EXTRAIT DU DOCUMENT:
Vincent Maraval a évidemment posé la question à Gaspar Noé de son rapport à la censure qui a si souvent frappé ses films, ainsi que de son traitement systématique de la violence et de la sexualité. Des mots qui reviennent dans la presse à chaque nouveau film du réalisateur.
"Je fais toujours des films en pensant à ma vie, au dernier livre que j’ai lu ou au dernier fait divers… Rien ne me choque dans mon dernier film, Love, qui est bizarrement celui qui a rencontré le plus de difficultés avec la censure. Il est interdit en Russie et en Turquie, alors qu’Irréversible a fait un plus gros carton qu’Amélie Poulain la même année là-bas. La violence faite aux femmes peut être représentée sans problème dans la plupart des pays, mais dès qu’un couple amoureux s’enlace, le monde s’enflamme."

OBJECTIF ÉNONCÉ: Pourriez-vous écrire la suite du passage sur Gaspar Noé et la censure, à partir de sa dernière phrase ? Les lignes fournies ne vous seront d'aucune utilité.

INFORMATIONS FOURNIES:
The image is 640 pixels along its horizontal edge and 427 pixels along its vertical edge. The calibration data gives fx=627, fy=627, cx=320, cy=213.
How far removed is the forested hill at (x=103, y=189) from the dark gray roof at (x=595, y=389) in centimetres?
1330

RÉPONSE À L'EXERCICE:
Fidèle à sa réputation d’interlocuteur privilégié quand il s’agit de parler cinéma avec le public, Gaspar Noé a réservé près d’une heure à l'échange informel après les questions de son producteur et distributeur. Il a aussi brièvement évoqué quelques idées : la perspective de refaire un documentaire l’enthousiasme (genre auquel il s’était essayé avec son court métrage SIDA en 2006) mais, tout en restant discret, il a /également en tête une fiction sur le thème de la barbarie.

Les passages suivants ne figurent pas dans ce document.